Publication, Part of Medicines and Pregnancy Registry
[MI] Medicines and Pregnancy Registry - Antiepileptic use in females aged 0 to 54 in England: April 2018 to September 2023
Strengths and Limitations
Medicines dispensed in Primary Care refers to all prescriptions that have been prescribed in England and dispensed in the UK, typically by community pharmacies and dispensing doctors. For September 2020, over 95% of prescriptions had their patient details verified by NHS England’s Master Person Service (MPS) providing a solid basis for a patient register based on the medicines they have been prescribed.
The current analysis is restricted to a reporting period of 66 months of data (April 2018 to September 2023). The aim is to improve this over time as new data becomes available and earlier prescribing data is added back to April 2015.
Linking to both maternity and HES datasets provide two significant benefits, getting early sight of pregnancies through the maternity dataset whilst also using HES data to validate birth outcomes for the maternity episodes. In addition, any pregnancies that only appear in one of the two datasets are captured. HES data is however, provisional for the latest financial year and therefore not all pregnancies may have been captured for the latest 6 months (April 2023 to September 2023). In addition, births that occurred post September 2023 in the HES data and are not captured in the maternity dataset may result in a slight undercount of pregnancies for the latest 9 months of the reporting period.

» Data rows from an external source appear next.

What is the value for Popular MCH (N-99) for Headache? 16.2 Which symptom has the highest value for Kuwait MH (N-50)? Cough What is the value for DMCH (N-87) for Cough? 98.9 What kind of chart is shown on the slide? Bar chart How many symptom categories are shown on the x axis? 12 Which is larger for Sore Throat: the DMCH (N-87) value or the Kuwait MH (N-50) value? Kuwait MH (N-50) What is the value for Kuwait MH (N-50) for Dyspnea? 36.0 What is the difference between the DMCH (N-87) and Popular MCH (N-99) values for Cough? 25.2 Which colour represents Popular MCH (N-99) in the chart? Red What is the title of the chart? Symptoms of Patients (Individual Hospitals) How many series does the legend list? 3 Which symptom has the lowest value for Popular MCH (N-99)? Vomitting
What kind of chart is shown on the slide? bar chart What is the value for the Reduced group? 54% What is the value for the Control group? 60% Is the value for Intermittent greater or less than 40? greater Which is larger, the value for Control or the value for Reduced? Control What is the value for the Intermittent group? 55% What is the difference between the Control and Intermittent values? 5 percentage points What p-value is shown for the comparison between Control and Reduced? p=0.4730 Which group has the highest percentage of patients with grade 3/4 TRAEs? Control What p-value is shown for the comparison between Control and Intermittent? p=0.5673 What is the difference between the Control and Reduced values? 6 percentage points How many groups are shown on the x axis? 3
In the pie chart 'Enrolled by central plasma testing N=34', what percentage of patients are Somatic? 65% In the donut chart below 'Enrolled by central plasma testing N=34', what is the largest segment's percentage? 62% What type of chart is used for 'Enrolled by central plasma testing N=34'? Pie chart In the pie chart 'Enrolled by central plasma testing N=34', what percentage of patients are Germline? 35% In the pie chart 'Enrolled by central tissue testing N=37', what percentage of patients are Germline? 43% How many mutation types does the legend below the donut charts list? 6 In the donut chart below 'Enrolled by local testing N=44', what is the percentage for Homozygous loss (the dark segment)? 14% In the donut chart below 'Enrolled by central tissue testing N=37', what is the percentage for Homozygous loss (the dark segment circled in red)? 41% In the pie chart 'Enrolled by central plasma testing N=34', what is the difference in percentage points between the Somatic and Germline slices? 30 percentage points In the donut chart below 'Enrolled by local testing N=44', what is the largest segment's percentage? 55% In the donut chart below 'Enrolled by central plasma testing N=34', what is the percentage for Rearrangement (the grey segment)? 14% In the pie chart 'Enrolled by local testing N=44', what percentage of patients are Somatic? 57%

Patients have been identified and linked across datasets if they have passed the validation criteria set by NHS England’s Master Person Service for each individual dataset. A female may therefore have been prescribed valproate and have had a pregnancy but if any inaccuracies occur in any of the three data sources their data will not have been verified and identified in the analysis. Only the accurate and verified data will have been included.
Not all conceptions captured in the data from the maternity dataset resulted in a birth. For example, a female could have had a miscarriage early in her pregnancy and then conceived very soon afterwards. Previously both conceptions would be treated as a full term pregnancy in the analysis resulting in a very slight over count in some of the figures. Further work to de-duplicate any overlapping pregnancies attributed to the same female (owing to conflicting source data) has been undertaken in the latest publication. Pregnancy records are subject to additional validation procedures to de-duplicate wherever possible.
Early miscarriages that occur prior to a booked appointment within the maternity dataset are not captured in the data.
Prescribing data as defined earlier in the report is currently only captured by month. Any prescribing identified to have taken place during the month of conception or the month of delivery may in fact have taken place prior to conception or after delivery.
Due to the combination of the limitations stated above with regards time frames, coverage and quality of the administrative data, the number of females and pregnancies in the report may be slightly undercounted.